Re: New member ... help please

Postby bottlecap » Sat Aug 25, 2012 9:08 am

Welcome. To help, we need to know a more complete financial picture and will need to know about your plans and goals.

Vanguard does typically have lower expense ratios for Target Retirement funds. Wellsley may or may not be appropriate for you, depending on your goals.

You found the right site. Let us know more. There are suggested posting guidelines, although I don't have the link. (oops, see post above).

JT
User avatar
bottlecap
 
Posts: 3219
Joined: Wed Mar 07, 2007 12:21 am
Location: Tennessee

Re: New member ... help please

Postby Madeline » Sat Aug 25, 2012 9:37 am

Debt none no mortgage
Married
don't know anything about our tax rate
husband 61 wife 59
desired asset allocation totally unknown ... new investor since age 50
Currently have $45000 ... $15,000 stock (fairholme and Contrafund) the balance all in bond funds Fidelity total bond
$75,000 cash in a money market earning nothing ...that I don't know what to do with and afraid to lose
$45,000 in tax advantaged IRA $75,000 in non tax advantaged
I feel I am able to save $20,000 a year now with our household expenses currently
I am planning on continuing to work my husband is no longer working due to job elimination
Madeline
 
Posts: 2
Joined: Sat Aug 25, 2012 8:22 am

Re: New member ... help please

Postby LadyGeek » Sat Aug 25, 2012 9:46 am

Welcome!

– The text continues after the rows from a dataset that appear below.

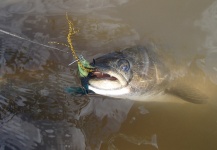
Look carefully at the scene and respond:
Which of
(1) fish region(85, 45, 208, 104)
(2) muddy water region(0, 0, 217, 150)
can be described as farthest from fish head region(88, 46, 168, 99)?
(2) muddy water region(0, 0, 217, 150)

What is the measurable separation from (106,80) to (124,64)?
297 mm

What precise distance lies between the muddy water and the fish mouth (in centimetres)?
36

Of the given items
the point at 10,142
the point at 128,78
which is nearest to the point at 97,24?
the point at 128,78

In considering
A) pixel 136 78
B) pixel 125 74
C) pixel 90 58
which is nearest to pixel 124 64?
pixel 125 74

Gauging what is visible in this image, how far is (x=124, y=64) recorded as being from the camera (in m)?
3.15

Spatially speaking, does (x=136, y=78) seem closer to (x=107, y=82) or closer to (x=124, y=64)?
(x=124, y=64)

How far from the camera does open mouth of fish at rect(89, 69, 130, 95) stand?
295cm

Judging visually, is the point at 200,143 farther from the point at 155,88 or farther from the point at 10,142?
the point at 10,142

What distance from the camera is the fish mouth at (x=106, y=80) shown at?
9.68 ft

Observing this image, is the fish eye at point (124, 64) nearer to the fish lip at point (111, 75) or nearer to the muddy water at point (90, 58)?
the fish lip at point (111, 75)

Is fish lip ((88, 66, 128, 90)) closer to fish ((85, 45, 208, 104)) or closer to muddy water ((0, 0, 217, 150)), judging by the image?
fish ((85, 45, 208, 104))

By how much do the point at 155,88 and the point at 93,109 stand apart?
0.77m

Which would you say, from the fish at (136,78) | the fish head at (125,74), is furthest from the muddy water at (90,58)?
the fish head at (125,74)

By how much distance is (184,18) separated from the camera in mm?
4492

Take your time and do some reading, our wiki is a good place to start: Getting Started (Be sure to watch the videos)
To some, the glass is half full. To others, the glass is half empty. To an engineer, it's twice the size it needs to be.
User avatar
LadyGeek
Site Admin
 
Posts: 17703
Joined: Sat Dec 20, 2008 6:34 pm
Location: Philadelphia

Re: New member ... help please

Postby Johm221122 » Sat Aug 25, 2012 9:48 am

Johm221122
 
Posts: 4595
Joined: Fri May 13, 2011 7:27 pm

Re: New member ... help please

Postby The Wizard » Sat Aug 25, 2012 9:58 am

If the OP does not HAVE an existing portfolio, just a lump sum going in, the standard format really isn't needed.
The Target Funds are good for folks who don't care to babysit their investments too often. Lots of folks here on the forum like to stay on top of things on a weekly if not daily basis, a hobby of sorts, so we might not use Target Funds ourselves.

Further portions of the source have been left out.